The program’s mission statement aims to have workers provide a “full and active life for members, enjoyable recreational and educational activities, an opportunity for friendships to grow and deepen, a support system for members with special needs and assistance to other organizations with similar goals for the betterment of all older adults.” With 16,000 square feet to accomplish those quests, they have loaded their schedule with such helpers as arts and crafts workshops, clubs, lectures, line dancing, trips, Wii games and zumba and connect members with numerous social services, including the low income home energy assistance program and the Caring Paws Visiting Pet program.
“Our fitness area has already proven to be a big draw,” Lisa said. “Just like at Fels, they are also attracted to billiards and board games.”
Having received its funding from the Philadelphia Corporation for Aging March 1, the program has begun to reach out to those sites that served its members during the interim to reestablish its population of approximately 750 members. Lisa noted that has gone well and looks forward to welcoming more individuals no matter their interests.
“We’re confident we have something for everyone,” she said. “The best part is that if someone walks in today and desires to join, we could have him or her experiencing time here right away.”
That all aspects came together so quickly and efficiently impressed DiGiandomenico.
“I’ll come two or three times a week because I really enjoy the exercise, the social programs, trips, shows, mural tours, whatever,” the enthused registrant, who also bulks up her civic identity through participation in the South Philadelphia Lions Club, said. “For [the suggested price of] $25 a year, $50 for the fitness room, where are you going to go to find all that?”
As senior program coordinator Lee Fass led her and her companions in designing a spinach salad with clementines, cranberry raisins, goat cheese and walnuts as part of the fruit and vegetable of the month presentation, DiGiandomenico also noted how pleased she is the new two-story site likely will follow its predecessor as an intoxicating place for residents within and beyond the confines of South Philly.
“We like to think of ourselves as a microcosm of the world,” Lisa said, adding the benefits of interaction between children and adults under her roof.

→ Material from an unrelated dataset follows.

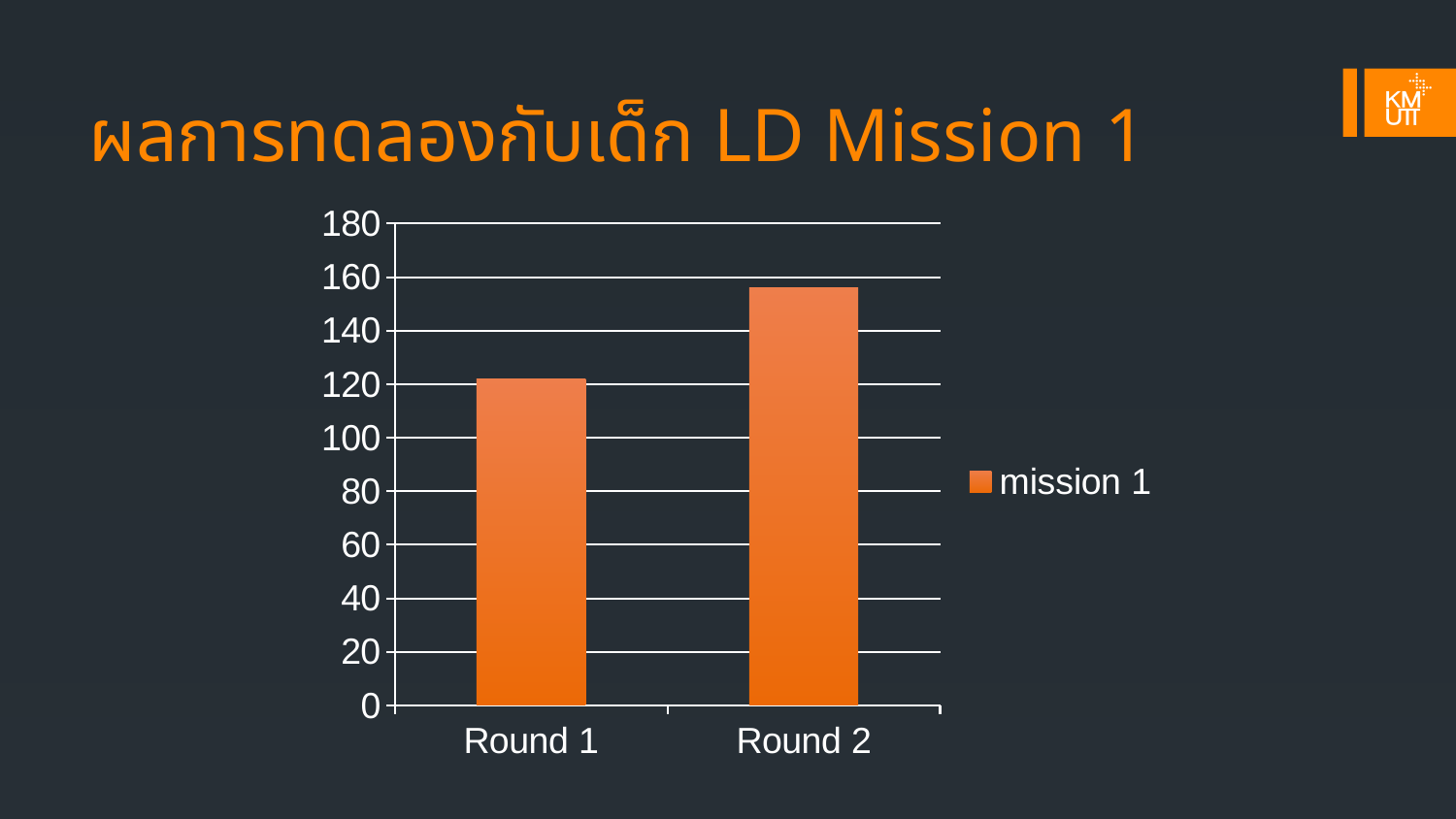
What is the name of the series shown in the chart's legend? mission 1 Is the value for Round 1 greater or less than 140? less How many series does the chart's legend list? 1 How many categories are shown on the x axis of the chart? 2 What kind of chart is shown on the slide? bar chart Which is larger, the value for Round 1 or the value for Round 2? Round 2 Is the value for Round 1 greater or less than 100? greater Is the value for Round 2 greater or less than 140? greater Which round has the highest value in the chart? Round 2 Do the values rise or fall from Round 1 to Round 2? rise Which round has the lowest value in the chart? Round 1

Meals mark key components of breaking bread at the facility, which has taken on the same name that referred to one element of Fels’ multi-faceted outreach. As the weather becomes more enticing, Lisa hopes to welcome more enrollees to engage in fellowship and, as part of Older Adult Month, will gather the gang for an official grand opening May 18 in the site’s spacious yard.
“We’ve retained most of our Fels offerings, with swimming as a big exception, and we’re coming along fine,” Lisa said. “Older adults drive communities, and we’re happy to sustain their liveliness and receive some from them, too.”